Instructions to follow:
The answer is the data below, repeated exactly, with no pictures included.
******************************
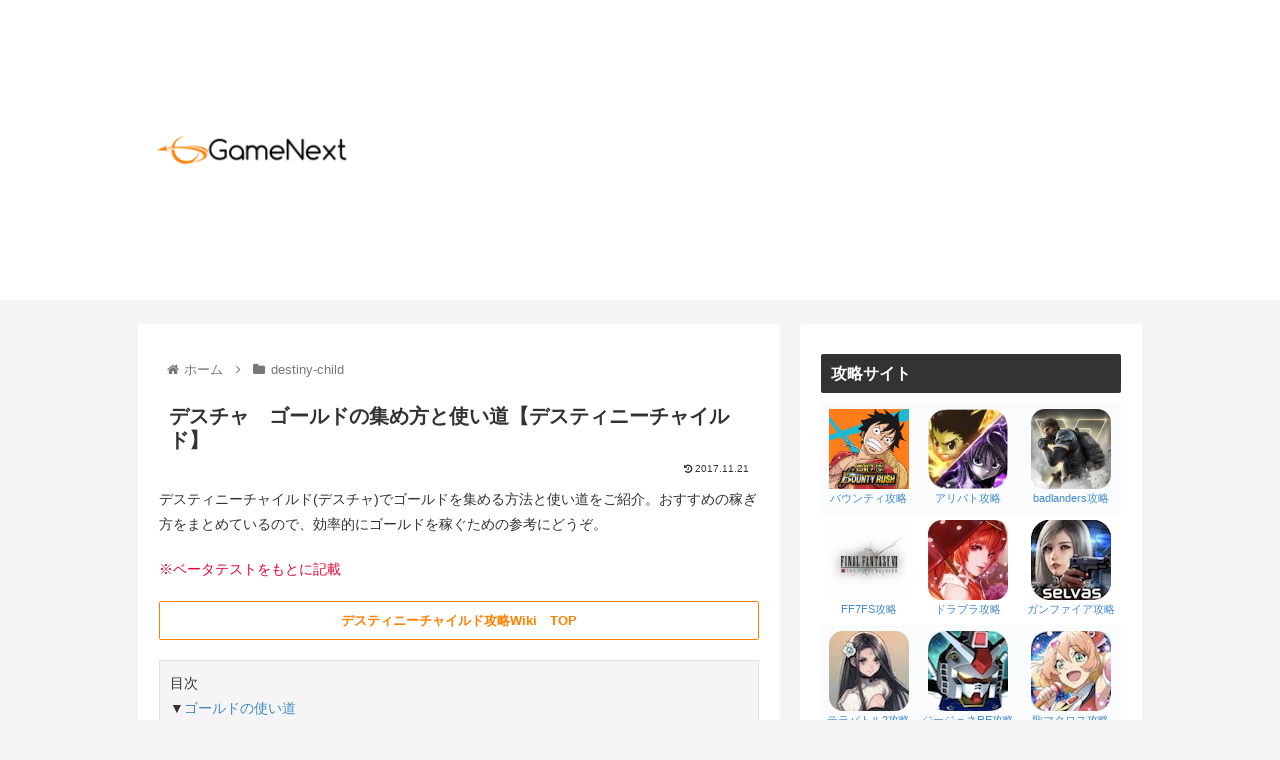

--- FILE ---
content_type: text/html; charset=utf-8
request_url: https://www.google.com/recaptcha/api2/aframe
body_size: 268
content:
<!DOCTYPE HTML><html><head><meta http-equiv="content-type" content="text/html; charset=UTF-8"></head><body><script nonce="Z759TlyBbyjH17IzAmwYrw">/** Anti-fraud and anti-abuse applications only. See google.com/recaptcha */ try{var clients={'sodar':'https://pagead2.googlesyndication.com/pagead/sodar?'};window.addEventListener("message",function(a){try{if(a.source===window.parent){var b=JSON.parse(a.data);var c=clients[b['id']];if(c){var d=document.createElement('img');d.src=c+b['params']+'&rc='+(localStorage.getItem("rc::a")?sessionStorage.getItem("rc::b"):"");window.document.body.appendChild(d);sessionStorage.setItem("rc::e",parseInt(sessionStorage.getItem("rc::e")||0)+1);localStorage.setItem("rc::h",'1764456048122');}}}catch(b){}});window.parent.postMessage("_grecaptcha_ready", "*");}catch(b){}</script></body></html>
******************************
Your solution:
--- FILE ---
content_type: text/html; charset=utf-8
request_url: https://www.google.com/recaptcha/api2/aframe
body_size: 268
content:
<!DOCTYPE HTML><html><head><meta http-equiv="content-type" content="text/html; charset=UTF-8"></head><body><script nonce="Z759TlyBbyjH17IzAmwYrw">/** Anti-fraud and anti-abuse applications only. See google.com/recaptcha */ try{var clients={'sodar':'https://pagead2.googlesyndication.com/pagead/sodar?'};window.addEventListener("message",function(a){try{if(a.source===window.parent){var b=JSON.parse(a.data);var c=clients[b['id']];if(c){var d=document.createElement('img');d.src=c+b['params']+'&rc='+(localStorage.getItem("rc::a")?sessionStorage.getItem("rc::b"):"");window.document.body.appendChild(d);sessionStorage.setItem("rc::e",parseInt(sessionStorage.getItem("rc::e")||0)+1);localStorage.setItem("rc::h",'1764456048122');}}}catch(b){}});window.parent.postMessage("_grecaptcha_ready", "*");}catch(b){}</script></body></html>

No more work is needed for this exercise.